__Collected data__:
——————
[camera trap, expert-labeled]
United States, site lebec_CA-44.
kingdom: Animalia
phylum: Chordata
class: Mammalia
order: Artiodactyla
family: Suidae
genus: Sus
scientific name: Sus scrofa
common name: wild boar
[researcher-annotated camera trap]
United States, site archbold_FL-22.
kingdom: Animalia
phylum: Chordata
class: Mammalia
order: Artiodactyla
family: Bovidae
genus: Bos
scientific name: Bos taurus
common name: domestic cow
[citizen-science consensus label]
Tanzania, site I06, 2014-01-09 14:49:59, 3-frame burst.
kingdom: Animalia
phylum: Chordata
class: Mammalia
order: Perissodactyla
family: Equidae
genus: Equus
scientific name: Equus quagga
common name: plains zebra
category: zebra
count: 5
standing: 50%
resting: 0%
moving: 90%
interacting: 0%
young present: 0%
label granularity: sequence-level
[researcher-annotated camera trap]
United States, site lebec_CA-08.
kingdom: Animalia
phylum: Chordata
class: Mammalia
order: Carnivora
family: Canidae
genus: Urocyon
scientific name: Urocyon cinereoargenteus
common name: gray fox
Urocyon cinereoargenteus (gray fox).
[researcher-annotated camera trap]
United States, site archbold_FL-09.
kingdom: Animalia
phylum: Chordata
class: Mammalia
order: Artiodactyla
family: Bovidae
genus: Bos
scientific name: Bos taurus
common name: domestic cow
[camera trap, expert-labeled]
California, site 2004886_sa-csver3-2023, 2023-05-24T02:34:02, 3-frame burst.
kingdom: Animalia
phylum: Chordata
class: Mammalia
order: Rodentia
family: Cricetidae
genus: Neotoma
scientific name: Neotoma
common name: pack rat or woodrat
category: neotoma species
——————
__Task requirements__:
The entries above are to be retyped exactly.

__Result__:
[camera trap, expert-labeled]
United States, site lebec_CA-44.
kingdom: Animalia
phylum: Chordata
class: Mammalia
order: Artiodactyla
family: Suidae
genus: Sus
scientific name: Sus scrofa
common name: wild boar
[researcher-annotated camera trap]
United States, site archbold_FL-22.
kingdom: Animalia
phylum: Chordata
class: Mammalia
order: Artiodactyla
family: Bovidae
genus: Bos
scientific name: Bos taurus
common name: domestic cow
[citizen-science consensus label]
Tanzania, site I06, 2014-01-09 14:49:59, 3-frame burst.
kingdom: Animalia
phylum: Chordata
class: Mammalia
order: Perissodactyla
family: Equidae
genus: Equus
scientific name: Equus quagga
common name: plains zebra
category: zebra
count: 5
standing: 50%
resting: 0%
moving: 90%
interacting: 0%
young present: 0%
label granularity: sequence-level
[researcher-annotated camera trap]
United States, site lebec_CA-08.
kingdom: Animalia
phylum: Chordata
class: Mammalia
order: Carnivora
family: Canidae
genus: Urocyon
scientific name: Urocyon cinereoargenteus
common name: gray fox
Urocyon cinereoargenteus (gray fox).
[researcher-annotated camera trap]
United States, site archbold_FL-09.
kingdom: Animalia
phylum: Chordata
class: Mammalia
order: Artiodactyla
family: Bovidae
genus: Bos
scientific name: Bos taurus
common name: domestic cow
[camera trap, expert-labeled]
California, site 2004886_sa-csver3-2023, 2023-05-24T02:34:02, 3-frame burst.
kingdom: Animalia
phylum: Chordata
class: Mammalia
order: Rodentia
family: Cricetidae
genus: Neotoma
scientific name: Neotoma
common name: pack rat or woodrat
category: neotoma species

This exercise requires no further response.